Когда Альфонсо позвал дедушку и сказал: «Отец, ты должен понять, что, если ты не изменишь своего поведения, когда мы с Кларой поженимся, наш дом превратится в ад», старик спросил: «Чего ты от меня хочешь?» Возможно, решение уже было принято, но в тот день Альфонсо больше ничего не сказал.

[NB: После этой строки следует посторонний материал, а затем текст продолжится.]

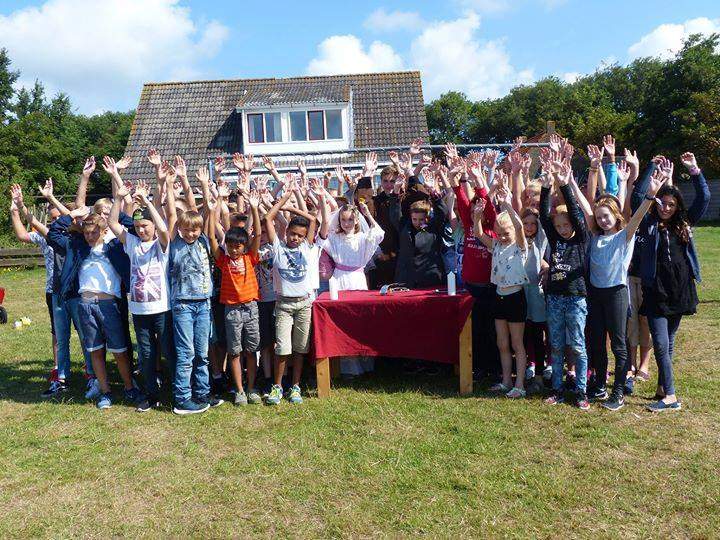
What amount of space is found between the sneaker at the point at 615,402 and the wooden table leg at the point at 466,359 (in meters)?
1.19

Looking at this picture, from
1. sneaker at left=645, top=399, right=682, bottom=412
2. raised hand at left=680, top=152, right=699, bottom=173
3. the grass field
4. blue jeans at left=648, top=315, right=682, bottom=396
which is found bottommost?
the grass field

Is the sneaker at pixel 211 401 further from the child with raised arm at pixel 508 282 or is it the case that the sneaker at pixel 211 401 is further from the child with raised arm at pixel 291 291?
the child with raised arm at pixel 508 282

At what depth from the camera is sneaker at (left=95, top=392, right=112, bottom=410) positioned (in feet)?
17.7

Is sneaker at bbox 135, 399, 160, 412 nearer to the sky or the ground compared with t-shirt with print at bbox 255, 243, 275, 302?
nearer to the ground

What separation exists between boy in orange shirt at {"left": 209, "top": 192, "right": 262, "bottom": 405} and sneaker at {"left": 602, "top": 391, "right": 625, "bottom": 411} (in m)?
3.14

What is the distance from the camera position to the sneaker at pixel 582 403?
4840 mm

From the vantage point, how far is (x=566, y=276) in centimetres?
488

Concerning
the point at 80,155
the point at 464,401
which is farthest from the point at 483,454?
the point at 80,155

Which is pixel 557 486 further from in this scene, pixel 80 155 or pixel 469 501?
pixel 80 155

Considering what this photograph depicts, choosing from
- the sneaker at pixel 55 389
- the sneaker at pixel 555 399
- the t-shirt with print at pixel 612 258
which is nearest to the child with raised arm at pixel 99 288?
the sneaker at pixel 55 389

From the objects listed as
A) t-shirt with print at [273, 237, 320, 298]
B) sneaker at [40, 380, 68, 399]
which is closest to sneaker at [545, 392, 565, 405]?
t-shirt with print at [273, 237, 320, 298]

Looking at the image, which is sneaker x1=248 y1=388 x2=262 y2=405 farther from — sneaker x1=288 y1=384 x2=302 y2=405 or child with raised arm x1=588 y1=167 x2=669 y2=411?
child with raised arm x1=588 y1=167 x2=669 y2=411

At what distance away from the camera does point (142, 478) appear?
397 centimetres

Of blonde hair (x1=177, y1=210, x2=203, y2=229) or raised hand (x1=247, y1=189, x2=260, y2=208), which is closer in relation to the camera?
blonde hair (x1=177, y1=210, x2=203, y2=229)
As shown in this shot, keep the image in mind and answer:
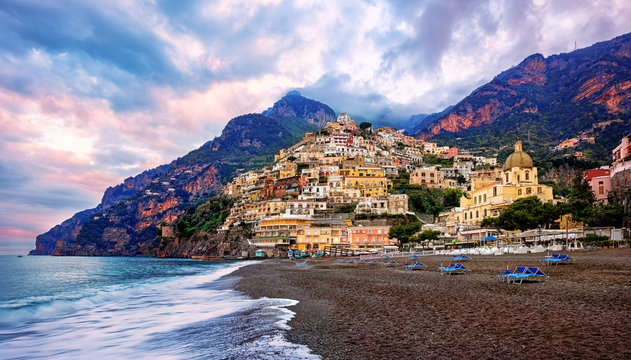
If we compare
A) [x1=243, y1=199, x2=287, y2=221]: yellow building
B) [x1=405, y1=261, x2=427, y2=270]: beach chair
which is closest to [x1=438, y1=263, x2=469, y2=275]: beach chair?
[x1=405, y1=261, x2=427, y2=270]: beach chair

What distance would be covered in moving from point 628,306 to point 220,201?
11735cm

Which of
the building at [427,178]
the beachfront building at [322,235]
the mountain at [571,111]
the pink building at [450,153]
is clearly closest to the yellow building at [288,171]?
the beachfront building at [322,235]

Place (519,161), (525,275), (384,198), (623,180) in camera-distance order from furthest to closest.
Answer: (384,198), (519,161), (623,180), (525,275)

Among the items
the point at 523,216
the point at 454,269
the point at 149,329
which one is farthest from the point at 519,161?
the point at 149,329

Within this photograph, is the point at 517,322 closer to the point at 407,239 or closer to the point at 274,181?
the point at 407,239

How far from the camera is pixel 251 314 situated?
13.0 m

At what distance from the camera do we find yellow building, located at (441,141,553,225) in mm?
47625

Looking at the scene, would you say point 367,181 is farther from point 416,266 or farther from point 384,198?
point 416,266

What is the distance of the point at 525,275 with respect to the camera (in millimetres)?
14422

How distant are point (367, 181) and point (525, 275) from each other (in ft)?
235

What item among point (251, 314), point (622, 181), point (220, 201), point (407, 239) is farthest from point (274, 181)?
point (251, 314)

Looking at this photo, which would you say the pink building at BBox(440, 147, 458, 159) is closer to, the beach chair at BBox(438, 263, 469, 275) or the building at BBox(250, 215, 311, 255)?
the building at BBox(250, 215, 311, 255)

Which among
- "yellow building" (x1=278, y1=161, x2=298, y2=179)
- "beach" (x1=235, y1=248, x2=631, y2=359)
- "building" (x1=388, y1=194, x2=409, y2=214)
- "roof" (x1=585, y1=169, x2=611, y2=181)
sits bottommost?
"beach" (x1=235, y1=248, x2=631, y2=359)

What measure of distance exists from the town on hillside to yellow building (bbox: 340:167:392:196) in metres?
0.24
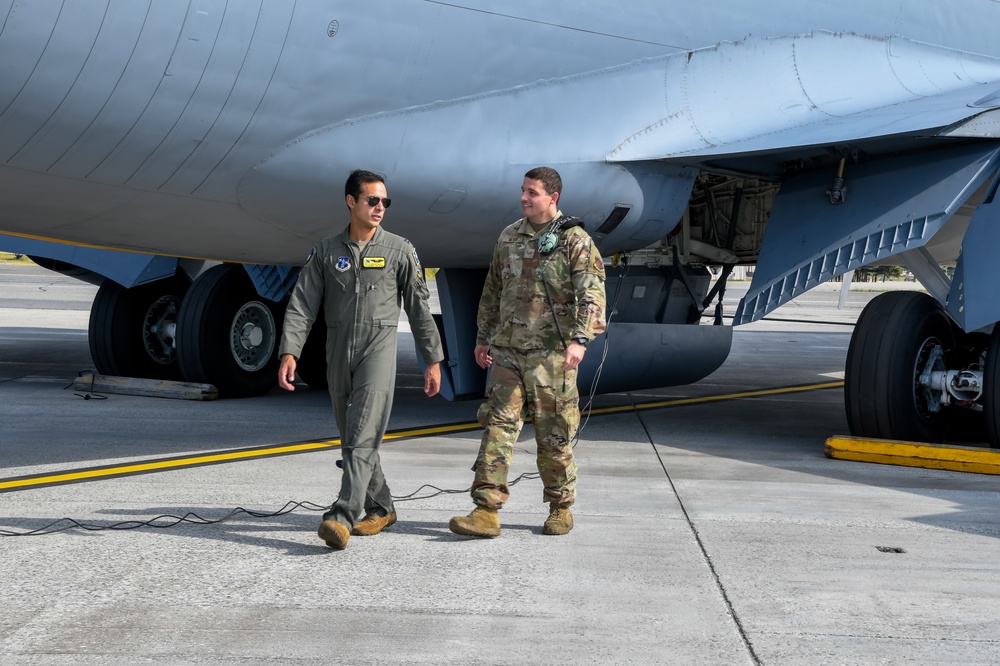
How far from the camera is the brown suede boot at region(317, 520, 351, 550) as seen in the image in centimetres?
494

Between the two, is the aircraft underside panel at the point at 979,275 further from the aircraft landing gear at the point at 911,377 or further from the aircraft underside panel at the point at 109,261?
the aircraft underside panel at the point at 109,261

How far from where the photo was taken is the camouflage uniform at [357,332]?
5160 millimetres

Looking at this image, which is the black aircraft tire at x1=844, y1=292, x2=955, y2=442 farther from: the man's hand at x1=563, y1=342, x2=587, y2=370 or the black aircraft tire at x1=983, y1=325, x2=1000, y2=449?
A: the man's hand at x1=563, y1=342, x2=587, y2=370

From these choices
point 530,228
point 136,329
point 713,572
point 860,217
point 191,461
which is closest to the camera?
point 713,572

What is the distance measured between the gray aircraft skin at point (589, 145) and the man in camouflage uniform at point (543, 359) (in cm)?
159

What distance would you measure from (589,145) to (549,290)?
224 cm

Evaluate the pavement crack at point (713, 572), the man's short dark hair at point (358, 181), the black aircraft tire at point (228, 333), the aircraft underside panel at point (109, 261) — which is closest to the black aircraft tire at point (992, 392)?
the pavement crack at point (713, 572)

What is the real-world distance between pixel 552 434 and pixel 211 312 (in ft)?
19.1

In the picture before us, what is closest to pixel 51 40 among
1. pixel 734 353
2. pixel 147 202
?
pixel 147 202

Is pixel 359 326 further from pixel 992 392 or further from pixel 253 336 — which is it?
pixel 253 336

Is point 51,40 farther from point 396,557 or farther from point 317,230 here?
point 396,557

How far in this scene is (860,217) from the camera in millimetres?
7805

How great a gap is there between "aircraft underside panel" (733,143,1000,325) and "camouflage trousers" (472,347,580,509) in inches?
107

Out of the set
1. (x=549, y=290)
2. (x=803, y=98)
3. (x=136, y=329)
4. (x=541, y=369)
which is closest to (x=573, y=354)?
(x=541, y=369)
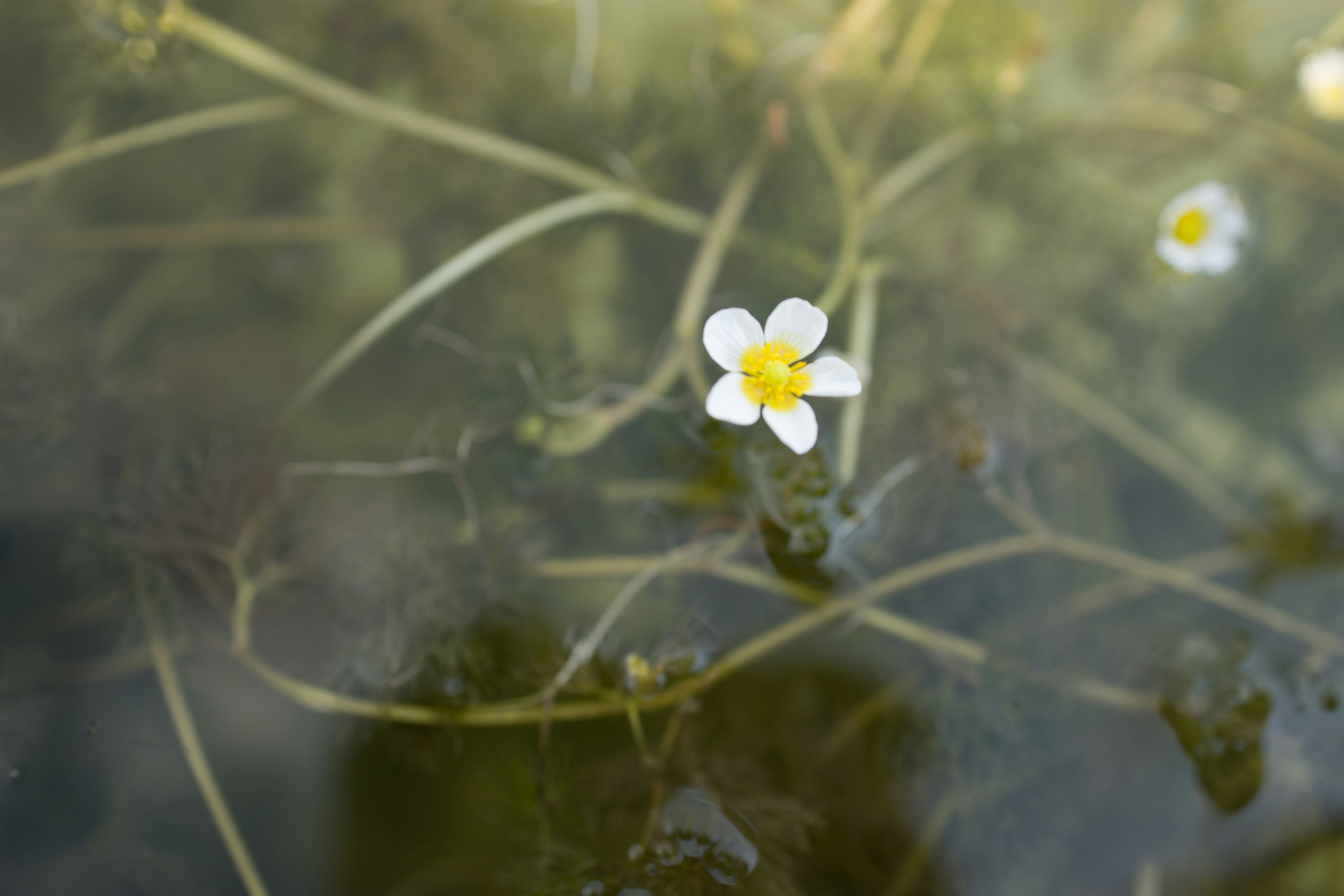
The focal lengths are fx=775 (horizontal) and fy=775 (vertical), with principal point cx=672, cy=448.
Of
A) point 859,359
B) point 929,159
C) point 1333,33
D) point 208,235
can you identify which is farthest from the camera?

Дедушка поговорил со своим бывшим поверенным, с управляющим, с Либерио, с Сегундой. Даже со мной попытался поговорить. Но разговоры эти, от которых его силы заметно убывали, должны были только убедить его, что все уже решено окончательно и бесповоротно. Теперь его младший сын всему хозяин, а он всего лишь гость, помеха. Невероятно, но так. Дедушка стал все чаще думать о своем сыне Матиасе, который, несмотря на время, а может быть, благодаря ему, начал казаться старику собственным подобием. Теперь он понимал, какие туманные доносы, непроясненные недоразумения, какие чрезмерные обвинения привели его сына в тюрьму. Потому что настоящих причин не было. Да, Матиас был республиканцем, да, он был социалистом, но не преступник же он, как о нем раззвонили. Матиас преступник? Какой преступник смел утверждать это? Дед подумал и рассудил, что должен все выяснить и спасти сына, используя свои связи. Но вдруг он понял, что жизнь слишком переменилась, он позабыл о могущественных силах, подчи — нивших себе всю Испанию. Побежденному остается либо сдаться, либо восстать, либо смириться и молчать. А у деда выбора не было.

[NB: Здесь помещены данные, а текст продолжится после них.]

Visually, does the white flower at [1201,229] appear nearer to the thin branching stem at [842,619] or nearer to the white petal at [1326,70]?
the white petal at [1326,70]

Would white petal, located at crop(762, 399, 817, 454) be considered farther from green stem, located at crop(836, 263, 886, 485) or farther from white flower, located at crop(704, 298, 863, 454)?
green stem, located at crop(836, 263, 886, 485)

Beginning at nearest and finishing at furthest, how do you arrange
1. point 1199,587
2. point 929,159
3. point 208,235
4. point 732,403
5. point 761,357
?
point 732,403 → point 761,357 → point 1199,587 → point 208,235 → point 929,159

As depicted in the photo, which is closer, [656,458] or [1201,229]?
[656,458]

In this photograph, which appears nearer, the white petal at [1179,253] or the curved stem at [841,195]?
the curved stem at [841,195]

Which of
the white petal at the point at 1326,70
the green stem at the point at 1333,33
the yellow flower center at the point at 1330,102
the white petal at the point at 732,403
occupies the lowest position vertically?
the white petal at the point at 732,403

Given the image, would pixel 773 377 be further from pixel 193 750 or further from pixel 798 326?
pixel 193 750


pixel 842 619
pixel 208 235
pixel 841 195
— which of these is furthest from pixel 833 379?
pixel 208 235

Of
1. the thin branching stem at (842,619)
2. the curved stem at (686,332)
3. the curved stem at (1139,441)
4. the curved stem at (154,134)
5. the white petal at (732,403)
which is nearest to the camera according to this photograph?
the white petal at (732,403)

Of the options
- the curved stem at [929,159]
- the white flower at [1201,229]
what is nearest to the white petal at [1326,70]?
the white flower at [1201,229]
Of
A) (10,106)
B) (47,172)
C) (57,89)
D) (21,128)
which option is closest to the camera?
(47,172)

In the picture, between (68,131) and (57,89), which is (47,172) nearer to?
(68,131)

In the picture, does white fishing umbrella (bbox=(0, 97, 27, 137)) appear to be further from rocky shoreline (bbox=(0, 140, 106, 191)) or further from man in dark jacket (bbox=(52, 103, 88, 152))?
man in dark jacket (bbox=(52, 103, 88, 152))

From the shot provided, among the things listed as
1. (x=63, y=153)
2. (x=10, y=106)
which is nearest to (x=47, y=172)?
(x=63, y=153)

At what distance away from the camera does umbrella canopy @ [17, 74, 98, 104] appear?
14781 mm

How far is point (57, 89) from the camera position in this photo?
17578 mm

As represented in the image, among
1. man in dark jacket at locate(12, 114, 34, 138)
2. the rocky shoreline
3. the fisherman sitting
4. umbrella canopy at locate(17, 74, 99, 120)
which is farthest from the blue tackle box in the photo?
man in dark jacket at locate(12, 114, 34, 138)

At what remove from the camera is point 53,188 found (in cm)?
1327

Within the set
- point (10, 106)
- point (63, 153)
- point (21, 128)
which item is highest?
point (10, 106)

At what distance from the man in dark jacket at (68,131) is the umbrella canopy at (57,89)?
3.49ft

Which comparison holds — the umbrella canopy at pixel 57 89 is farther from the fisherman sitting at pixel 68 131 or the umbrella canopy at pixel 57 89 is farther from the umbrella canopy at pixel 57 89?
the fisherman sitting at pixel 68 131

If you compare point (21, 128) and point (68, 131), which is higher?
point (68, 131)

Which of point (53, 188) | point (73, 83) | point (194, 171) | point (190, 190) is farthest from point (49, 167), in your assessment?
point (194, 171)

«Ну, отец, как же ты решил?» — «Никак», — ответил старик. И тогда Альфонсо сказал: «Ради всеобщего блага и мира в этом доме я вынужден предложить тебе уехать; из‑за Клары, я уверен, никаких проблем не будет, но если ты будешь упорствовать и вести себя как ребенок… в общем, ты не беспокойся, я все устрою, и ты попадешь в «Оспиталито дель Рей», я позабочусь, чтобы обслуживали тебя как подобает; пойми же, главное — мир в моем доме; ну, что ты скажешь?» — «Как хочешь, наверное, так будет лучше», — ответил дед.